Junior level creditors of Caesars Entertainment Corp. are attempting to block this week’s planned restructuring of the casino company’s primary business unit.

The lenders, led by Appaloosa Investment LP, filed an involuntary Chapter 11 bankruptcy against Caesars Entertainment Operating Co. on Monday in Delaware. The move is an attempt to stop a restructuring deal between Caesars and its senior creditors.

Last week, Caesars announced 60 percent support for a plan that would put CEOC into Chapter 11 bankruptcy protection voluntarily and turn it into a real estate investment trust. The move would eliminate almost $10 billion of the business unit’s $18.4 billion of debt.
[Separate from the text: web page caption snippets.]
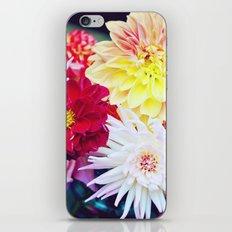 Darling Dahlias I iPhone & iPod Skin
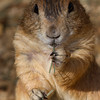adirondack_animal-387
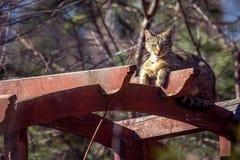 Katt på gazeboen Arkivfoto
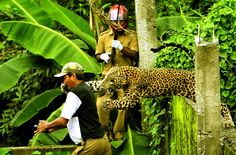 A male leopard prepares to pounce on a forest guard. The animal, out of the Mahananda Wildlife Sanctuary at Limbu village near Siliguri, India, was eventually subdued with tranquilizer darts, but died due to injuries sustained in the rescue operation. The leopard is one of 260 to die in 2011 in India as a result of human encroachment on jungle habitat. by Salil Bera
According to Bloomberg News, Appaloosa asked the court to appoint an examiner to investigate claims that insiders “plundered” the unit, paying themselves hundreds of millions of dollars while moving assets out of the junior creditors’ reach.

Appaloosa said second-lien noteholders would never receive a $225 million interest payment that was skipped last month under the Caesars plan.

In an emailed statement, Caesars Entertainment called Monday’s filing “meritless” and a “transparent attempt to thwart” the restructuring. Caesars said more than two-thirds of CEOC’s first-lien noteholders have agreed to the company’s plan.

“The action is designed to injure CEOC while these junior creditors attempt to boost their standing,” the company said. “CEOC plans to proceed toward the implementation of the previously announced restructuring agreement.”